(Recorded data)
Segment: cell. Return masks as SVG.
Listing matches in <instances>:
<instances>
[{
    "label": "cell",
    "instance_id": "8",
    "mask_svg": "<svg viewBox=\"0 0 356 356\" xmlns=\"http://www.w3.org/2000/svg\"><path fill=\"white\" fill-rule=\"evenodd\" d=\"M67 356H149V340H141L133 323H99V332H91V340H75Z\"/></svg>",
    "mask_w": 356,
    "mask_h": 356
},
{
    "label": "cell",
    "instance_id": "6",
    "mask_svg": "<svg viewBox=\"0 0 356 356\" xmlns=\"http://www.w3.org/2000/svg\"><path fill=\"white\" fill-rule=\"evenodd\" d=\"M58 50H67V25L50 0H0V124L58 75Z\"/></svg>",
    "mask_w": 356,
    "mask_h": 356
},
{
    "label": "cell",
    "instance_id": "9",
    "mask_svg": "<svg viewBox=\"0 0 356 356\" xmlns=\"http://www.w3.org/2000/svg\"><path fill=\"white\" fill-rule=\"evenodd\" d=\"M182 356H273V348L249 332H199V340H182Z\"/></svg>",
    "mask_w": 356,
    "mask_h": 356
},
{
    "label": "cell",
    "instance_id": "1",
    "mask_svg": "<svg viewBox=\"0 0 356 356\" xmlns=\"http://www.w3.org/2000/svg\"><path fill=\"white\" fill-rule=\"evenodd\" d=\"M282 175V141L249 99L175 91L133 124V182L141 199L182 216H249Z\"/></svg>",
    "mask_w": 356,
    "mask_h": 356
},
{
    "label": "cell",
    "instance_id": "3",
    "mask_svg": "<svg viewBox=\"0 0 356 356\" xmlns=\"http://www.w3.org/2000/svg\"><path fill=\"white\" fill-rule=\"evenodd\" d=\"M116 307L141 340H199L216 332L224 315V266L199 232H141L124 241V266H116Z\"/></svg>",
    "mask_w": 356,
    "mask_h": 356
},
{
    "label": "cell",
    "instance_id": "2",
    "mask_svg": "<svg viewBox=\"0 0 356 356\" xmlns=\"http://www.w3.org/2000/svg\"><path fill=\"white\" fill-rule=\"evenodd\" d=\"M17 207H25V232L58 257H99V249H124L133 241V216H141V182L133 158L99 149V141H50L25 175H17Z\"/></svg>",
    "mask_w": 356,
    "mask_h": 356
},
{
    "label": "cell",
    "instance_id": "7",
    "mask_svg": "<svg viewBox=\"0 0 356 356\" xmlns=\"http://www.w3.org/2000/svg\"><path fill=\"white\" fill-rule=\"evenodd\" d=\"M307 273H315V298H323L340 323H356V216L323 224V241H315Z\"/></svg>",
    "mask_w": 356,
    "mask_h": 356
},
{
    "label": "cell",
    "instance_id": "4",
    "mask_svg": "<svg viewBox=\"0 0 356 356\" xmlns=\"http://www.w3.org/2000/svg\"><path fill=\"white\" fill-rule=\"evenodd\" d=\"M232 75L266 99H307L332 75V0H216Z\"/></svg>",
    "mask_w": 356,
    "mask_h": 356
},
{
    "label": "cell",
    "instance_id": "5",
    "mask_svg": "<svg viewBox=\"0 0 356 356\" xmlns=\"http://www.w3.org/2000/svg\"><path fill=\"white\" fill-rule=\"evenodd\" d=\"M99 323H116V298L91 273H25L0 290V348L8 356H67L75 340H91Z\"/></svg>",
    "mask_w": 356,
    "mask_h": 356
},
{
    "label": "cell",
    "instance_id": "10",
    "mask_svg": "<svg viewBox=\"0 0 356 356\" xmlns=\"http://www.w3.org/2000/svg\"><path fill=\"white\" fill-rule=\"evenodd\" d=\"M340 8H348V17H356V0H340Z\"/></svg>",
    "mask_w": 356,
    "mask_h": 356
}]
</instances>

## WHAT THE EXERCISE ASKS
Return every line of the entries that contains the string "instances".

## RESPONSE BELOW
Listing matches in <instances>:
<instances>
</instances>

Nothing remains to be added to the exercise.